### Goal 1
Update the forum thread from "The problem that" up to and including "Or they might.", replacing "Rust" with "C++".
### Goal 2
Answer these questions about the forum thread:
(a) On what day and date did Manu write the message that opens the thread?
(b) In the BigCounter class, what type is the member named value?
(c) According to the thread, who should do the casting when an API expects shared arguments?

### Selected text
------------

On Tuesday, 16 October 2018 at 00:15:54 UTC, Manu wrote:
On Mon, Oct 15, 2018 at 4:35 PM Stanislav Blinov via
Digitalmars-d <digitalmars-d@puremagic.com> wrote:
What?!? So... my unshared methods should also perform all
that's necessary for `shared` methods?
Of course! You're writing a threadsafe object... how could you
expect otherwise?
See below.
Just to be clear, what I'm suggesting is a significant
*restriction*
to what shared already does... there will be a whole lot more
safety under my proposal.
I don't see how an *implicit* cast can be a restriction. At all.
The cast gives exactly nothing that attributing a method as
shared
doesn't give you, except that attributing a method shared is so
much
more sanitary and clearly communicates intent at the API level.
It's like we're talking about wholly different things here.
Casting should be done by the caller, i.e. a programmer that uses
some API. If that API expects shared arguments, the caller better
make sure they pass shared values. Implicit conversion destroys
any obligations between the caller and the API.
> You can write bad code with any feature in any number of
> ways.
Yup. For example, passing an int* to a function expecting
shared int*.
I don't understand your example. What's the problem you're
suggesting?
The problem that I'm suggesting is exactly that: an `int*` is
not, and can not, be a `shared int*` at the same time. Substitute
int for any type. But D is not Rust and it can't statically
prevent that, except for disallowing trivial programming
mistakes, which, with implicit conversion introduced, would also
go away.
...And therefore they lack any synchronization. So I don't see
how they *can* be "compatible" with `shared` methods.
I don't understand this statement either. Who said they lack
synchronisation? If they need it, they will have it. There's a
good chance they don't need it though, they might not interact
with a thread-unsafe portion of the class.
Or they might.
> If your shared method is incompatible with other methods,
> your class is broken, and you violate your promise.
Nope.
So certain...
class BigCounter {
this() { /* don't even need the mutex if I'm not sharing
this
*/ }
this(Mutex m = null) shared {
this.m = m ? m : new Mutex;
}
void increment() { value += 1; }
void increment() shared { synchronized(m)
*value.assumeUnshared += 1; }
private:
Mutex m;
BigInt value;
}
You've just conflated 2 classes into one. One is a threadlocal
counter, the other is a threadsafe counter. Which is it?
Like I said before: "you can contrive a bad program with
literally any language feature!"
Because that is exactly the code that a good amount of
"developers" will write. Especially those of the "don't think
about it" variety. Don't be mistaken for a second: if the
language allows it, they'll write it.
They're not "compatible" in any shape or form.
Correct, you wrote 2 different things and mashed them together.

------------

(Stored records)
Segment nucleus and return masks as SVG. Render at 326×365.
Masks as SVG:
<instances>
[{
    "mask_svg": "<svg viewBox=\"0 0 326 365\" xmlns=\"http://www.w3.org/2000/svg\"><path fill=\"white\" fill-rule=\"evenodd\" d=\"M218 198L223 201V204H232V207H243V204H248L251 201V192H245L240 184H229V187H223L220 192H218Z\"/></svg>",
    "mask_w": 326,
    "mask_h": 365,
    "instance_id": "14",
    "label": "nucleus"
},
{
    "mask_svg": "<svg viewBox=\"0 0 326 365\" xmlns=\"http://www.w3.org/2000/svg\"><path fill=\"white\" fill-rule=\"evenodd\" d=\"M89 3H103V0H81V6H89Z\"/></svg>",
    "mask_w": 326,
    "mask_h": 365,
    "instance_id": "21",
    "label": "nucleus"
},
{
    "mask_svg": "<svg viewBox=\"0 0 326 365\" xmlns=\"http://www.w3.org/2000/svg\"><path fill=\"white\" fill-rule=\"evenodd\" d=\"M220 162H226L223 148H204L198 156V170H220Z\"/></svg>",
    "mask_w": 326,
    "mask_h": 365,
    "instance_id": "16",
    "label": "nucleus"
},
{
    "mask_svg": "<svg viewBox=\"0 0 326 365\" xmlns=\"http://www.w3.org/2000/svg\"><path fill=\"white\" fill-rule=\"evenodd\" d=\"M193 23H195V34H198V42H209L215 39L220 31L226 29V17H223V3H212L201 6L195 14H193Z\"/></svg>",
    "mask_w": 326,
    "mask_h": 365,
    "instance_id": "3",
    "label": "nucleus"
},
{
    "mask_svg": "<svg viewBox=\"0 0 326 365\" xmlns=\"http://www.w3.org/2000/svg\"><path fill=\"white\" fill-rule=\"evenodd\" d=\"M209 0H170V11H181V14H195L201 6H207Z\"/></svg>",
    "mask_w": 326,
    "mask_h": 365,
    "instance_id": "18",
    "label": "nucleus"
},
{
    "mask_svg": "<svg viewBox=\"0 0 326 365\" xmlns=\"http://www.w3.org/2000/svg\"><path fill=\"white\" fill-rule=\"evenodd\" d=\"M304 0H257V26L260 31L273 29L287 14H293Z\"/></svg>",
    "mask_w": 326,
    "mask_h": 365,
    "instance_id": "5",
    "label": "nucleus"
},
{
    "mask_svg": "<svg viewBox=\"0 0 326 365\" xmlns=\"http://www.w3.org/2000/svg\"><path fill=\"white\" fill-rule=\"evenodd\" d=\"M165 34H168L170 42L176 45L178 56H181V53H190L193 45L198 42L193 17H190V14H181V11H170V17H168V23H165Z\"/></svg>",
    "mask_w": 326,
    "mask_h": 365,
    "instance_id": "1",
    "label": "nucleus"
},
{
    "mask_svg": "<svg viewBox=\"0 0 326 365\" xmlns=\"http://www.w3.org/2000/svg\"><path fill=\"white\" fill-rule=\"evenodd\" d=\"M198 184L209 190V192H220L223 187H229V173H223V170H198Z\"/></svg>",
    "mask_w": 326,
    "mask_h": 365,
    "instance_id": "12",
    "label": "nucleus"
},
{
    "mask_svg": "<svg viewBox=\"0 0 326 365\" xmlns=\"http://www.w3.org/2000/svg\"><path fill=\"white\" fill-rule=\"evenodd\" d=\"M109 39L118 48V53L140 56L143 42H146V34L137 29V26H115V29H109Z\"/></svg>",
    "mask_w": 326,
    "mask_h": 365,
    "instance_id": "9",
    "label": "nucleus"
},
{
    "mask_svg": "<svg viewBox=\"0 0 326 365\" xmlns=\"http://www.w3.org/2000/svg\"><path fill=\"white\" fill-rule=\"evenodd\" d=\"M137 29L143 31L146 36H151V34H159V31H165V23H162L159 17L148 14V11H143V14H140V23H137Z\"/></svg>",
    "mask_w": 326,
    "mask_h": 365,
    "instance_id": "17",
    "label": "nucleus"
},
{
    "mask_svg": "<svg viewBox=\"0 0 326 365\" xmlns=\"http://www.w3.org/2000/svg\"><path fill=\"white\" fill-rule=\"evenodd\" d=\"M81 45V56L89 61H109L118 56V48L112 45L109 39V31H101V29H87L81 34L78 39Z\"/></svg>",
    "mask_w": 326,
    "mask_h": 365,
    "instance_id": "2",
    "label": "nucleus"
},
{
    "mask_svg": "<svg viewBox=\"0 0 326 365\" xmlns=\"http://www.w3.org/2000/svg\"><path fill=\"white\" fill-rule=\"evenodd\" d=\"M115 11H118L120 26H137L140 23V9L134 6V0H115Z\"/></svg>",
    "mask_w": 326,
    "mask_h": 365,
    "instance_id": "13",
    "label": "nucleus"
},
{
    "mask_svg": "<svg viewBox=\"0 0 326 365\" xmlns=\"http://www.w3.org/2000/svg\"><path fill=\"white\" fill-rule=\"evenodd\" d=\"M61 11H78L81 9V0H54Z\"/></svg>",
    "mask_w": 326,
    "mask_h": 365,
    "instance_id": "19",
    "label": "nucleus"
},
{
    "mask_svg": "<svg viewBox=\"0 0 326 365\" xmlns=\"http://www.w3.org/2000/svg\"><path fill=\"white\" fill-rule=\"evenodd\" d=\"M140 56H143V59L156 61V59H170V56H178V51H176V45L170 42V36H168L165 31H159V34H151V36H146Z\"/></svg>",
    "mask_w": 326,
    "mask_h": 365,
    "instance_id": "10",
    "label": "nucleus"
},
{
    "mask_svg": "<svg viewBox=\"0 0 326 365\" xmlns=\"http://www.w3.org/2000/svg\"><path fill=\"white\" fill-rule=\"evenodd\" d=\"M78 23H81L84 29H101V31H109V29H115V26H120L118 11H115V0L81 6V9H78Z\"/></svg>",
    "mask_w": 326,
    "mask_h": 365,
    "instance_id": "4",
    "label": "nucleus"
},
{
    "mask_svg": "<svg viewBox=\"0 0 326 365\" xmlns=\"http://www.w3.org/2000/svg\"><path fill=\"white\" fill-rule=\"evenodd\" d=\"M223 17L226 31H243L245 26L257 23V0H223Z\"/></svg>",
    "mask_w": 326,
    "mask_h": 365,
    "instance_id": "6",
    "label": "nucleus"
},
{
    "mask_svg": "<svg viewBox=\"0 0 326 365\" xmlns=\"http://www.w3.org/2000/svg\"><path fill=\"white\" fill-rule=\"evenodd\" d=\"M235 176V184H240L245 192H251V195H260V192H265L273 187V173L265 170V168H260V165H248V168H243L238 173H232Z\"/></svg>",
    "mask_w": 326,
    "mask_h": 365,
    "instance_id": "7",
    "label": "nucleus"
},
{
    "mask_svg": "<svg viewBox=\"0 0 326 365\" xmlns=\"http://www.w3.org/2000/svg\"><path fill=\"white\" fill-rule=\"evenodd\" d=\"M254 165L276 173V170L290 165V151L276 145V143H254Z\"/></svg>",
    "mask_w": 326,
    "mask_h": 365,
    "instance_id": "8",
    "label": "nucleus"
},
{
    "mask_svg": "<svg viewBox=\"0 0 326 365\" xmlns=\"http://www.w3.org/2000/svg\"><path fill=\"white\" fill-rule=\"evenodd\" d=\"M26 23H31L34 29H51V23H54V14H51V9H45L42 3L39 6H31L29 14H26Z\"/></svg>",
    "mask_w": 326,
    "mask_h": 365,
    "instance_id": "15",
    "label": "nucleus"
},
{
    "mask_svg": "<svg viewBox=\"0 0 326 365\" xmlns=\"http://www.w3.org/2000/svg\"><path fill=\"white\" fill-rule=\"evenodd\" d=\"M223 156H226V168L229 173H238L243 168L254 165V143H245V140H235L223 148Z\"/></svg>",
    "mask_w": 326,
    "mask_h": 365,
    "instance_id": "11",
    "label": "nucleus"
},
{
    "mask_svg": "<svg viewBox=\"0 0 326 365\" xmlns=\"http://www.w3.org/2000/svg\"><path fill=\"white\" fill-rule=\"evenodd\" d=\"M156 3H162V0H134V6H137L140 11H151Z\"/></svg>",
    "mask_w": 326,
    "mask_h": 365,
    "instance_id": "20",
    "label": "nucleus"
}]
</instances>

------------

### Task result 1
The problem that I'm suggesting is exactly that: an `int*` is
not, and can not, be a `shared int*` at the same time. Substitute
int for any type. But D is not C++ and it can't statically
prevent that, except for disallowing trivial programming
mistakes, which, with implicit conversion introduced, would also
go away.
...And therefore they lack any synchronization. So I don't see
how they *can* be "compatible" with `shared` methods.
I don't understand this statement either. Who said they lack
synchronisation? If they need it, they will have it. There's a
good chance they don't need it though, they might not interact
with a thread-unsafe portion of the class.
Or they might.

### Task result 2
(a) Tuesday, 16 October 2018.
(b) BigInt.
(c) The caller, meaning a programmer who uses the API.